→ **TEXT PROVIDED**:
========================================================================
Evaluating and deploying ROS 2 nodes for real-time AI computer vision with Kenning
Published:
Topics: Edge AI, Open machine vision, Open software libraries, Open source tools
For complex ML systems involving many sensors (e.g. cameras, depth sensors, accelerometers), interconnected algorithms and a sophisticated control flow, system performance monitoring is a challenging problem. To architect these kinds of complex systems in a modular and scalable way, we usually use ROS 2 as it offers asynchronous and parallel execution of independent tasks by a distributed system of nodes. This article will present two new ROS nodes developed by Antmicro to simplify the deployment and performance evaluation of complex ML systems using our open source Kenning AI framework.
ROS 2 lets you instantiate dedicated nodes for managing sensors, control flow, individual AI models, effectors and displays, which can be easily dispersed across many devices, communicating with each other in server-client, publisher-subscriber and action manners.
Production scenarios often involve multiple models working in parallel along with data collection and transfer with their own time and compute constraints which can hinder performance in real-life setups, e.g. when tracking objects moving at higher speeds. In such complex cases, we must ensure data fetching, processing, displaying, etc. of one model does not affect another by limiting available computational resources, memory, or obstructing I/O management.
Below we introduce two new ROS 2 nodes, CVNode and CVNode Manager, which let developers of ROS-based systems reliably evaluate models and manage vision pipelines in the context of entire, dynamically operating AI applications, we describe their functionality in detail, and provide a real-time processing instance segmentation demo in two separate runtimes with metrics for performance comparison.
Real-time ROS 2 application evaluation infrastructure with CVNode and CVNode Manager
Last year, we open -sourced ros2-camera-node
, a tool that enables control over cameras and reading frames using our grabthecam
library, and the ros2-gui-node
library for creating fast and GPU-enabled graphical interfaces with Dear ImGui containing ready-to-use, hackable widgets that can easily be attached to existing ROS 2 topics, services and actions. Building on top of those tools and the Kenning framework, we now are able to provide real-time performance evaluation of ROS 2 applications.
========================================================================
→ **EXERCISE TASKS**:
• a. Which things does the article on ROS 2 nodes and Kenning say ROS 2 lets you instantiate dedicated nodes for managing? List every one.
• b. Could you pick up the article on ROS 2 nodes and Kenning after its final sentence and keep writing it?

→ **DATA SEGMENT**:
========================================================================
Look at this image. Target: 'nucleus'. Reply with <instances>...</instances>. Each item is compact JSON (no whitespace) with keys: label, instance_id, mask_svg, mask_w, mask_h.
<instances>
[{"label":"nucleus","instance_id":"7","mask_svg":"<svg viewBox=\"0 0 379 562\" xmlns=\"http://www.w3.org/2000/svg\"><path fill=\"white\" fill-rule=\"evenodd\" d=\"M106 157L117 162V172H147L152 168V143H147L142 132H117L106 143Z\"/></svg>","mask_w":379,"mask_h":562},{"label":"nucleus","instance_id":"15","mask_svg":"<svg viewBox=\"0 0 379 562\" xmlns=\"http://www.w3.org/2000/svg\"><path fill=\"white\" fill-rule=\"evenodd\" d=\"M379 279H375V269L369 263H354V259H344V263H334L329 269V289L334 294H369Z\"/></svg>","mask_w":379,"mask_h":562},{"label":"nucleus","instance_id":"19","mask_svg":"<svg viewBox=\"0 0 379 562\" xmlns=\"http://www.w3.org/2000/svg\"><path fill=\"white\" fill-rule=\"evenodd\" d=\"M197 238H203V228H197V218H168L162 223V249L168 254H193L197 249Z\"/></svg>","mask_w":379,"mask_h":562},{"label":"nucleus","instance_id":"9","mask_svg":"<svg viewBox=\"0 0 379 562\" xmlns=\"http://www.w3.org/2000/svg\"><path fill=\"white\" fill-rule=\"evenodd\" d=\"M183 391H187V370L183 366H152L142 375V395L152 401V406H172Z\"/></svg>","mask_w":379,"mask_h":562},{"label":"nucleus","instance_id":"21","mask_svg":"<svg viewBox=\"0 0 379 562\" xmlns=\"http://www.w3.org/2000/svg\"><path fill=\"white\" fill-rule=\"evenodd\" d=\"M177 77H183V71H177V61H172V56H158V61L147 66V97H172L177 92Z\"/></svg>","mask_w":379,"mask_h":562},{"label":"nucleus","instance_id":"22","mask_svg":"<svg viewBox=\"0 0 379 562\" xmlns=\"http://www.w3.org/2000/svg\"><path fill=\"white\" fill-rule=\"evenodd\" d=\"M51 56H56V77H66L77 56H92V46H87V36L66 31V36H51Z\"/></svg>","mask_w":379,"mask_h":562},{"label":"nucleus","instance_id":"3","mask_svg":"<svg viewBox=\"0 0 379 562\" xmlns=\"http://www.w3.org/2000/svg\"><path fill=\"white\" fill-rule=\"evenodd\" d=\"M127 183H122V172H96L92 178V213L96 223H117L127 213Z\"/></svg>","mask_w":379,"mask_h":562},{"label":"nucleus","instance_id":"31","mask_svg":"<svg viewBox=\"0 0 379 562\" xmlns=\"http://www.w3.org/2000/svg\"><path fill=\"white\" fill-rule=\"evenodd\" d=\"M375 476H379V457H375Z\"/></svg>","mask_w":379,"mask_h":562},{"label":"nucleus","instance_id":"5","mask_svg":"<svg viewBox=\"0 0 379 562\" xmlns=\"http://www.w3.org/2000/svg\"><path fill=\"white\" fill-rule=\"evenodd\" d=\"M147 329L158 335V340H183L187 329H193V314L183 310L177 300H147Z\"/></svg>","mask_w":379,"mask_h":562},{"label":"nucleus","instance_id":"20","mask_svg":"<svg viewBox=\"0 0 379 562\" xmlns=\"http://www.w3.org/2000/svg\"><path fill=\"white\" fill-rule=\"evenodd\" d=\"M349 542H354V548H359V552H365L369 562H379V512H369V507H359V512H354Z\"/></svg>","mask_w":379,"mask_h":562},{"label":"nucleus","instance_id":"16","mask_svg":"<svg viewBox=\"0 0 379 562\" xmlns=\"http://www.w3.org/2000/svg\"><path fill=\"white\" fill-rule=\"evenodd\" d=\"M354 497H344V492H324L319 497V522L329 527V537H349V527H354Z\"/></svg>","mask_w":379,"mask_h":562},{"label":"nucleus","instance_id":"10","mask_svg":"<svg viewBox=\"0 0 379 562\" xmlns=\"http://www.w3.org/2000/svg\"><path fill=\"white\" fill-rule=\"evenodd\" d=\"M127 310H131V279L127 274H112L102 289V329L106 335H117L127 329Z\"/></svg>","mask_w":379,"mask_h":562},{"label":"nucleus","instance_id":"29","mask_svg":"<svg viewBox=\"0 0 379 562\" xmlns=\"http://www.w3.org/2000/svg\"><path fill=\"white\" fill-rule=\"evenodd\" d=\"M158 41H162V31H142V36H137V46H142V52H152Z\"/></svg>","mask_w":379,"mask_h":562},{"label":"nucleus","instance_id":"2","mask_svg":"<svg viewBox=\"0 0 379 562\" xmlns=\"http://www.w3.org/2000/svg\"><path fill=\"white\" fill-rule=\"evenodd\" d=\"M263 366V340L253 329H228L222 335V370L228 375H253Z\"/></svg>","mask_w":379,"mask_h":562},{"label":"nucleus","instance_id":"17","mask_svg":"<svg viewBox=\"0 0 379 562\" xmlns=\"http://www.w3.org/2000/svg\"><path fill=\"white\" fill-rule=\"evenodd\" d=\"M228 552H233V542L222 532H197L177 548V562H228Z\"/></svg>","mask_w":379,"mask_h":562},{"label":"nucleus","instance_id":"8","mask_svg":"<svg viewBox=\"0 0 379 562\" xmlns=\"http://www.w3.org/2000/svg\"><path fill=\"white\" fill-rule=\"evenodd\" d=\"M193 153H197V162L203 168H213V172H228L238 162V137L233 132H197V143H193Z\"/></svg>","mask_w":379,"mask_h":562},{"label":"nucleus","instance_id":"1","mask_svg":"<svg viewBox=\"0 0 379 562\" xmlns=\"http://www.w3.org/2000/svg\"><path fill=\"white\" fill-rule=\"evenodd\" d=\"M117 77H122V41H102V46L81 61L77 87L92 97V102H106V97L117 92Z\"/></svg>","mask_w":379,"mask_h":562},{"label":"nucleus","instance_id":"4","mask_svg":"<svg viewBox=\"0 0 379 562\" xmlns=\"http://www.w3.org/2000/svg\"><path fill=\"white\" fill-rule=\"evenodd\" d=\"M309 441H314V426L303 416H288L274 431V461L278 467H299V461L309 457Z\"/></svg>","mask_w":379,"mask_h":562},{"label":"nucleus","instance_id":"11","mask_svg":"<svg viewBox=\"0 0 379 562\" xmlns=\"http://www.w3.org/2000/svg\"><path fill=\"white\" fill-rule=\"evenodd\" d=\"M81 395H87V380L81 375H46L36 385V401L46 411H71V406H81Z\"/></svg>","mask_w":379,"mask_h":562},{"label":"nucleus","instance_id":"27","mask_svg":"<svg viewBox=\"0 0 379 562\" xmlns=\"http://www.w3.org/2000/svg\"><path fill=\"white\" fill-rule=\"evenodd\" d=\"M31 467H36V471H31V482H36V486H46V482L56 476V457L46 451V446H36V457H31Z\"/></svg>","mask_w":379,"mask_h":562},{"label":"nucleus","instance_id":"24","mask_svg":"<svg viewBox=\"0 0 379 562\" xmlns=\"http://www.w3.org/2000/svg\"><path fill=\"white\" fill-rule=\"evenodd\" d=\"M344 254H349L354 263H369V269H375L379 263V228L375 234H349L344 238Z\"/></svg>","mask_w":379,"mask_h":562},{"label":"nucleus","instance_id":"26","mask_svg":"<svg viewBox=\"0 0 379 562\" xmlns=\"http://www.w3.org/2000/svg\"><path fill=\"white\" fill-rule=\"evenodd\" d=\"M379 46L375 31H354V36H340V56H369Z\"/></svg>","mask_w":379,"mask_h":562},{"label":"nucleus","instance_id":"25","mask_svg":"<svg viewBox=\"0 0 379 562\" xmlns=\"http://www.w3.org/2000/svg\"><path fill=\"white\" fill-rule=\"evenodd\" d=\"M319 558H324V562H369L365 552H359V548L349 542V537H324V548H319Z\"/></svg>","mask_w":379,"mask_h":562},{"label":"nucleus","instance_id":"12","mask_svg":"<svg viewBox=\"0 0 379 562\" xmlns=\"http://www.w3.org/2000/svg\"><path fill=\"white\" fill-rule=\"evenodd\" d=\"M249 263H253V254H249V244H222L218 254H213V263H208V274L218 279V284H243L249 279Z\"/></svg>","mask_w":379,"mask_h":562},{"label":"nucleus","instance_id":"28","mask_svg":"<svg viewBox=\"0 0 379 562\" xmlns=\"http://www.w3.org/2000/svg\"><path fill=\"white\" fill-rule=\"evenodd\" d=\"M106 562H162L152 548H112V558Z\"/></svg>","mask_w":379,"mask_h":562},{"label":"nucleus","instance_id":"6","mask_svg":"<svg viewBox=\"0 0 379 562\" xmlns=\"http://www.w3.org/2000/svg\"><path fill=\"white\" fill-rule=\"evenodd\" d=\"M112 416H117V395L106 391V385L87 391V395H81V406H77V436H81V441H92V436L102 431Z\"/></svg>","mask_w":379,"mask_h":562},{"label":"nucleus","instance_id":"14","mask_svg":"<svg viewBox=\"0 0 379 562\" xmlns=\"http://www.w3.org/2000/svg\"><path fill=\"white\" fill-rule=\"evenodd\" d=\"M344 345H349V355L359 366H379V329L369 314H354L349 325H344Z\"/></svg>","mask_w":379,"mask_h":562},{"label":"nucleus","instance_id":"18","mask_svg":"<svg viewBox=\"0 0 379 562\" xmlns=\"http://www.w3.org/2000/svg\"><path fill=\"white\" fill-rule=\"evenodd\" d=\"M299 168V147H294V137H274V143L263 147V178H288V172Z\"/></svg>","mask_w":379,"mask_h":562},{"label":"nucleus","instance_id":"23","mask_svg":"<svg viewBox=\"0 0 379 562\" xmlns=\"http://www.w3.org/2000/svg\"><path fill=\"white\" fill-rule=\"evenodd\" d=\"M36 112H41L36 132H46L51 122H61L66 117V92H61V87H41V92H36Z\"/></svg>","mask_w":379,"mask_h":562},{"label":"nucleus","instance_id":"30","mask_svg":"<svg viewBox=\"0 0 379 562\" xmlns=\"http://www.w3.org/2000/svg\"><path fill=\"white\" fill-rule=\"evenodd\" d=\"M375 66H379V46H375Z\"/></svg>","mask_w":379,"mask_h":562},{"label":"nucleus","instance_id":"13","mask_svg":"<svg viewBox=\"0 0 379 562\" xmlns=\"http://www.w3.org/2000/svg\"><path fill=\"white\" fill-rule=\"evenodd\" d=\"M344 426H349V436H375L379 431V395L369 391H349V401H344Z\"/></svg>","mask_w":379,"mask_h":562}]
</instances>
========================================================================
→ **RESPONSES IN ORDER**:
• a. sensors, control flow, individual AI models, effectors, displays

• b.
Our first new addition to the ROS 2 ecosystem is the CVNode (Computer Vision Node) template which introduces a base class for implementing ROS 2 nodes encapsulating computer vision models, e.g. for classification, object detection or instance segmentation. CVNode comes with examples of instance segmentation nodes utilizing YOLACT and MaskRCNN models. CVNode provides basic methods for the following processes and requires them to be implemented in the application under test:
- Loading / releasing models (prepare / cleanup services)
- Input and output processing (process service)
- Running inference (process service).
Other than using ROS 2, CVNode is technology-agnostic.
For managing instances of CVNode and other nodes in a computer vision algorithm, we are also introducing CVNode Manager. This node enables and disables other nodes, acts as a middleman for communication with the rest of the system, and allows for evaluation of vision nodes using Kenning which collects all necessary performance and quality metrics, as well as provides test data on CVNode Manager’s demand. In general, provided that a node (not necessarily CVNode Manager) is compliant with the types of messages supported by Kenning, the adoption of the benchmarking/evaluation flow is just a matter of listening to the right topics/services.
These additions provide a means for evaluating the quality of models, as well as complete ROS 2 systems with Kenning, against regular and time-constrained testing flows described further down.
By default, Kenning integrates with ROS 2 applications through a ROS 2 action that passes:
- Input data from Kenning to CVNode Manager
- Results from a tested node/application to CVNode Manager and Kenning
- Execution statistics (inference time) from CVNode Manager to Kenning.
We can also attach a previously described GUI Node to enable visualization of predictions in the loop.
Measuring real-life model performance and quality
When it comes to testing models or entire applications for deployment purposes, we can come up with two basic scenarios:
“Synthetic” environment
This is a typical scenario where data is delivered only when the application is ready to process it. This scenario depicts how our application or model would behave in the “perfect” environment with the model able to process every single request (e.g. when it runs on a high-performance machine). It can be considered a determinant of quality provided that our hardware is capable of processing any incoming requests.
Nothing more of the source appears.